Sergio e Mirko Ferronato, titolari di Ursus Spa
Sergio e Mirko Ferronato, titolari di Ursus Spa

Per le due e le quattro ruote

Ursus Spa si è sempre definita “un’azienda metalmeccanica che viaggia su due e su quattro ruote”. Il simbolo di questa realtà produttiva, operativa a Rosà (Vicenza), è il toro scalpitante. Un’immagine particolarmente familiare agli appassionati di ciclismo considerando che all’interno degli stabilimenti Ursus vengono create le ruote superleggere in fibra di carbonio che oramai da diverse stagioni percorrono le strade più celebri del ciclismo mondiale: dal Tour de France alla Parigi Roubaix, dal Giro d’Italia alla Milano-Sanremo. 

Ma bicicletta per Ursus non significa solo ed esclusivamente agonismo. Il brand sforna ogni anno milioni di componenti “urban”. In prevalenza mozzi, cavalletti e bloccaggi, inserendosi di diritto nel ristretto “pool” dei principali produttori al mondo. Ursus significa anche automotive, considerando le importanti commesse di componenti meccanici in alluminio e in acciaio destinate a clienti finali dai nomi altisonanti come Bmw, Daimler (Mercedes), Porsche, Peugeot e Citroen. 

Negli stabilimenti vengono prodotti anche molti accessori legati al settore urban, come mozzi, cavalletti e bloccaggi
Ursus produca anche molti accessori legati al settore urban

L’innovazione è nel Dna aziendale

«I nostri clienti – ha ammesso Mirko Ferronato, che di Ursus è il Ceo – sanno che affidandosi a noi trovano la preziosa certificazione IATF, un protocollo molto rigoroso, dettato dall’industria automotive, che si traduce in una garanzia assoluta di qualità, rappresentando al tempo stesso una forte credenziale per l’azienda».

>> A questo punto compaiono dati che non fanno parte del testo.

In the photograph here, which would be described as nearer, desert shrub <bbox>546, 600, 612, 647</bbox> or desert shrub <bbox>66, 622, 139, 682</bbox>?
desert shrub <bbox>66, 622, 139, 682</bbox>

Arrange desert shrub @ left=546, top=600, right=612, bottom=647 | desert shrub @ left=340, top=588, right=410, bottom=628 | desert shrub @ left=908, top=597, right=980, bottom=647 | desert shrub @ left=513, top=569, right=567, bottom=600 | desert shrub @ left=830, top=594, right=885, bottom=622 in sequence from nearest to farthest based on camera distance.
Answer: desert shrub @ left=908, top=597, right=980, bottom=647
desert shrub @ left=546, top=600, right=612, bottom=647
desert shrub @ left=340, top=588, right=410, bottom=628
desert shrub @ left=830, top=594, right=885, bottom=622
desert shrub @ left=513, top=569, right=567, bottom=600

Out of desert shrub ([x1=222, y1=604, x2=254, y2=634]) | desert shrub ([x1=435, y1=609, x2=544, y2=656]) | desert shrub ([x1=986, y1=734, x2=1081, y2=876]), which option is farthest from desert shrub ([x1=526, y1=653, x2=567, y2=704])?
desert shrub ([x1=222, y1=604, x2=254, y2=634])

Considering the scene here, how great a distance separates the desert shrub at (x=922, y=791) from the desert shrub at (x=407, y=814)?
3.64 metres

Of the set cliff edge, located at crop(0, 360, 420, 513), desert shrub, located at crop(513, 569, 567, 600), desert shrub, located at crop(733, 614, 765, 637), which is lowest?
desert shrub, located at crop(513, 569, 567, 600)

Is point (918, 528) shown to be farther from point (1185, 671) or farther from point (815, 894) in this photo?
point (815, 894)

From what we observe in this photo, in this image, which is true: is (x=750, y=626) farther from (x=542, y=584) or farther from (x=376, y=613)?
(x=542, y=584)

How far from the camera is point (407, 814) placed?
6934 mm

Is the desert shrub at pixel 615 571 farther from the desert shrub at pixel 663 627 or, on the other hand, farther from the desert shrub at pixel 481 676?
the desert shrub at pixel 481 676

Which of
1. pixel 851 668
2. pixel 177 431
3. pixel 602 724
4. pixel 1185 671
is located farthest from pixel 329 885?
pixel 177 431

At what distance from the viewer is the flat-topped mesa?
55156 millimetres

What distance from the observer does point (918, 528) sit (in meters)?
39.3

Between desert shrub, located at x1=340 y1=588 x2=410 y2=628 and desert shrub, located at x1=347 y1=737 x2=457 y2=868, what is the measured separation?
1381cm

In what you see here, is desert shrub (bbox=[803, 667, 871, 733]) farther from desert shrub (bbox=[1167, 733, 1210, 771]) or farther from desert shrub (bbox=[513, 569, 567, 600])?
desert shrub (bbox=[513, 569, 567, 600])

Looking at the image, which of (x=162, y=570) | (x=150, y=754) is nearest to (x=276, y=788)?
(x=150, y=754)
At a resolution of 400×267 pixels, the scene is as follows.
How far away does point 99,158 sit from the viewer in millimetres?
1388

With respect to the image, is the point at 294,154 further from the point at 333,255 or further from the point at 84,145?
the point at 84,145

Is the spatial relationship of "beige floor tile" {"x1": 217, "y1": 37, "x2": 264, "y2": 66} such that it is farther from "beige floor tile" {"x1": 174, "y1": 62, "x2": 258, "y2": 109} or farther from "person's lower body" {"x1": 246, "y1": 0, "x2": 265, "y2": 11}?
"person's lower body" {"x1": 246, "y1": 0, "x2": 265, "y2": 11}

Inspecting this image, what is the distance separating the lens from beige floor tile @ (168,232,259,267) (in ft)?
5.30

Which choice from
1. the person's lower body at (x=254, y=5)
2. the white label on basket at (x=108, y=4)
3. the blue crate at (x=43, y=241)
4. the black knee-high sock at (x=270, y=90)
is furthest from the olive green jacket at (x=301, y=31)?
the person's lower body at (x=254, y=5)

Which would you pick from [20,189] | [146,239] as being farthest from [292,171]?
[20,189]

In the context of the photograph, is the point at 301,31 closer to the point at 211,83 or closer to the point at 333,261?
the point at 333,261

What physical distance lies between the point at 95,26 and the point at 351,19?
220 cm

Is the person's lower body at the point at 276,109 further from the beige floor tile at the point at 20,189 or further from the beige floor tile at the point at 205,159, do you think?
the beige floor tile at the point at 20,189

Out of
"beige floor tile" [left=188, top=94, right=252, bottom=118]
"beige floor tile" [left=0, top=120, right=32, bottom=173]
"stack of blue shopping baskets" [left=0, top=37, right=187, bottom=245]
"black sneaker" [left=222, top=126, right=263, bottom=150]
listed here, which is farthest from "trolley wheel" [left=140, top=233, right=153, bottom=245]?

Ursus è una realtà imprenditoriale con oltre cinquant’anni di storia, un’azienda che dà impiego quotidianamente a 65 addetti. Le sedi produttive sono tre, tutte a Rosà, per complessivi 12 mila metri quadrati di superficie coperta. L’80% della produzione è destinata al mercato estero. L’azienda, oggi guidata da Mirko Ferronato, fu fondata nel 1967 da suo papà Sergio assieme al fratello Domenico. E fu proprio Sergio, nel lontano 1966, a gettare il seme dell’innovazione, che tuttora oggi ispira l’operatività sul mercato di Ursus.

La sua invenzione ha rivoluzionato il sistema di fissaggio di manubri, cannotti reggisella e non solo: una leva a chiusura su un perno eccentrico, facilmente azionabile a mano, al posto del tradizionale bullone. Da allora Ursus non ha mai smesso di innovare, e ne rappresentano un esempio le ruote in carbonio superleggere TS47 Disc, l’avveniristico manubrio da corsa Magnus H.02, a totale integrazione dei cavi di comando, e il “supermozzo” HD50 con le tolleranze ridotte al micron per una scorrevolezza e silenziosità un tempo impensabili. 

Ursus è offre componenti ed accessori di ottimo livello, un esempio sono le ruote Miura TC47
Ursus produce componenti di alto livello per i team World Tour, come le ruote Miura TC47

Tutto made in… Veneto

L’intero ciclo produttivo in Ursus avviene sotto un unico tetto. «Abbiamo fatto dell’internalizzazione un nostro punto di forza – ammette Mirko Ferronato – che si tratti di particolari di una sospensione per auto oppure di una ruota in carbonio, il prodotto nasce e viene ultimato nei nostri stabilimenti. In questo modo, l’intero processo produttivo è sempre sotto il nostro totale controllo. Noi crediamo moltissimo nell’innovazione e nella tecnologia, e la nostra prossima frontiera si chiama automatizzazione. Abbiamo difatti introdotto da poco tempo una nuova linea completamente automatizzata e vogliamo continuare ad investire in questa direzione». 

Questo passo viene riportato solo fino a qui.